Tracing the effects of whole-genome multiplication on clonal reproduction in plants: from genes to distributional patterns
GAČR 24-12318S, 2024-2026, principal investigator: Patrik Mráz (Department of Botany, Charles University, Prague), participant from CBRB SAS: Barbora Šingliarová
Our principal objective is to determine the consequences of whole genome multiplication on multiple phenotypic, phytohormonal and genomic traits that alter the reproduction strategies of autopolyploids and determine their evolutionary success.
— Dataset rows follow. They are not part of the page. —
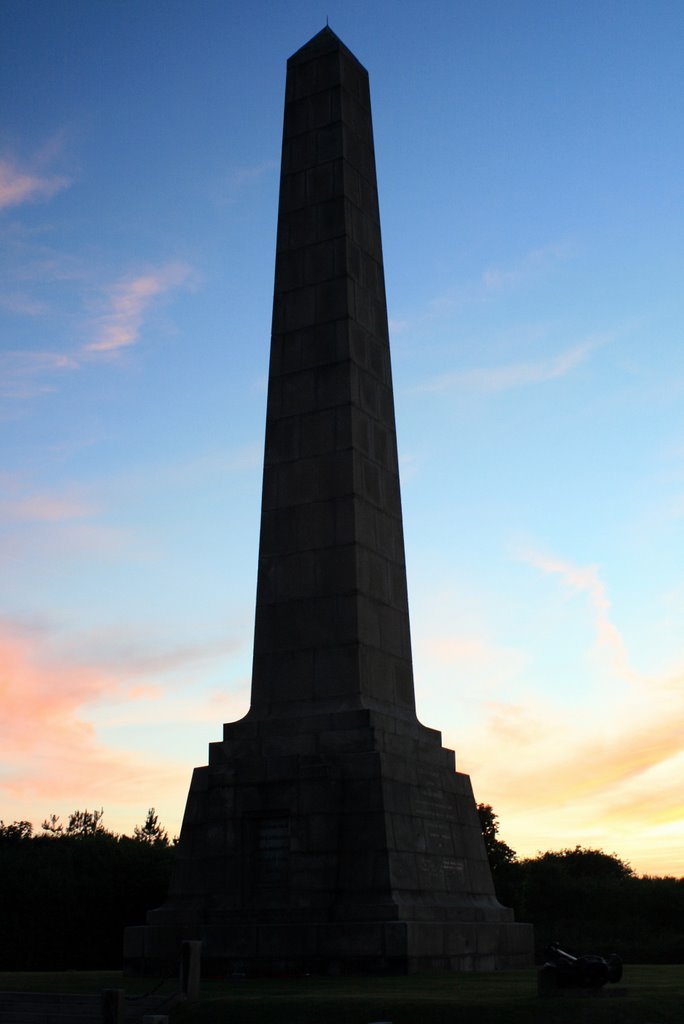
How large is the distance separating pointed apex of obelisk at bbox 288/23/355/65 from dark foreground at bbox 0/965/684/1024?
21599mm

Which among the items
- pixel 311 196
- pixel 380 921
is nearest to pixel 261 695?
pixel 380 921

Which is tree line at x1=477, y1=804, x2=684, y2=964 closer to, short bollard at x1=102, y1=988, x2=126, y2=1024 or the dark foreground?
the dark foreground

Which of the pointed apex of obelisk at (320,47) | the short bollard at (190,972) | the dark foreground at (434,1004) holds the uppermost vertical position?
the pointed apex of obelisk at (320,47)

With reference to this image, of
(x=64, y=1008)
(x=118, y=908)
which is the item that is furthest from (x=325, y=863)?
(x=118, y=908)

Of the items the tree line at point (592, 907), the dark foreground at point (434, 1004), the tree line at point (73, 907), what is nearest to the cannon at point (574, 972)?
the dark foreground at point (434, 1004)

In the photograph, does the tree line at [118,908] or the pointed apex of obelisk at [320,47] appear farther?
the tree line at [118,908]

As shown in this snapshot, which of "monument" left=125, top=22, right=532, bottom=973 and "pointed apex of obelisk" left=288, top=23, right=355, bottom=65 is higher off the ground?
"pointed apex of obelisk" left=288, top=23, right=355, bottom=65

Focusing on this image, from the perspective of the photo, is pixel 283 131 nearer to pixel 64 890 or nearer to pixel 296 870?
pixel 296 870

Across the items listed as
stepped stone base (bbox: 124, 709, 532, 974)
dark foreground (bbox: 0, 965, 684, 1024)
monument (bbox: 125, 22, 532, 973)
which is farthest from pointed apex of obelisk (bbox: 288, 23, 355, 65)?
dark foreground (bbox: 0, 965, 684, 1024)

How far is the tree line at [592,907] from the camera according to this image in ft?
109

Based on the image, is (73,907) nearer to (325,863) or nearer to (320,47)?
(325,863)

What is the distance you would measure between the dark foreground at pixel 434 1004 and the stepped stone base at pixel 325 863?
7.10 ft

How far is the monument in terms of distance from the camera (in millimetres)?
20562

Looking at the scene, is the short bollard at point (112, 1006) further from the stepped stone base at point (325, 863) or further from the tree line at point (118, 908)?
the tree line at point (118, 908)
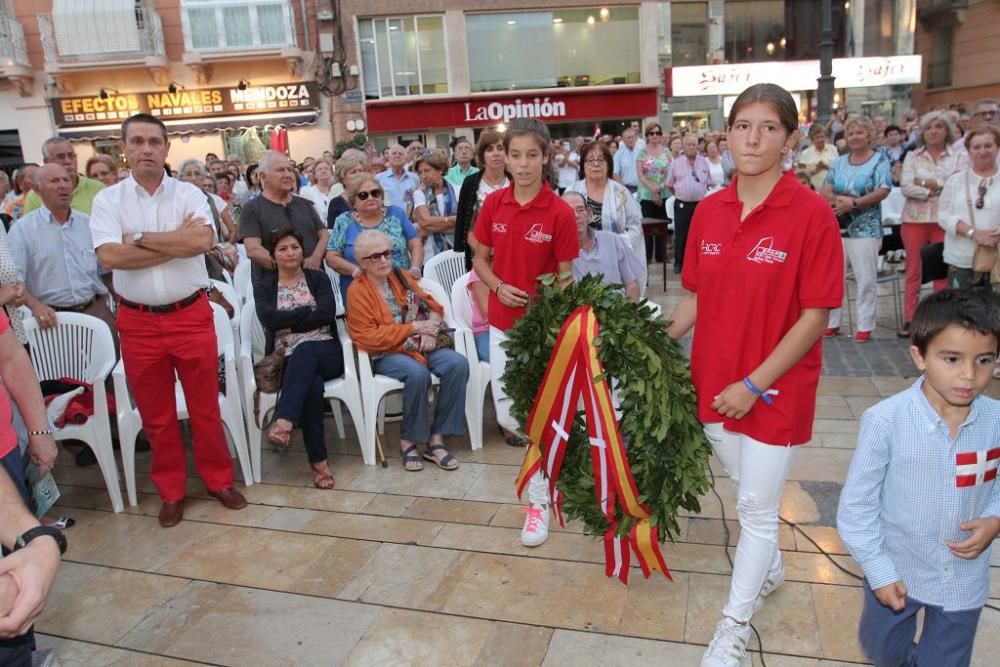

Neopolyploids originating via whole genome multiplication within one species – autopolyploids – suffer from reduced fitness compared to diploid ancestors due to disturbed meiosis and the negative effect of majority-minority cytotype interaction. Enhanced clonal reproduction might promote the successful establishment of neopolyploids. However, it is unknown if the increased clonal growth is directly caused by polyploidization, what are its underlying genetic and physiological factors, and finally what is the ecological impact of such reproduction shift between closely related cytotypes. We will investigate these questions in the diploidautopolyploid Pilosella rhodopea model by combining observational, experimental, anatomical, biochemical phytohormones) and molecular (microsatellites, transcriptomics) approaches. Our results will provide an integrative insight into the role of autopolyploidization in the formation of new reproductive traits which determine the evolution of neopolyploids.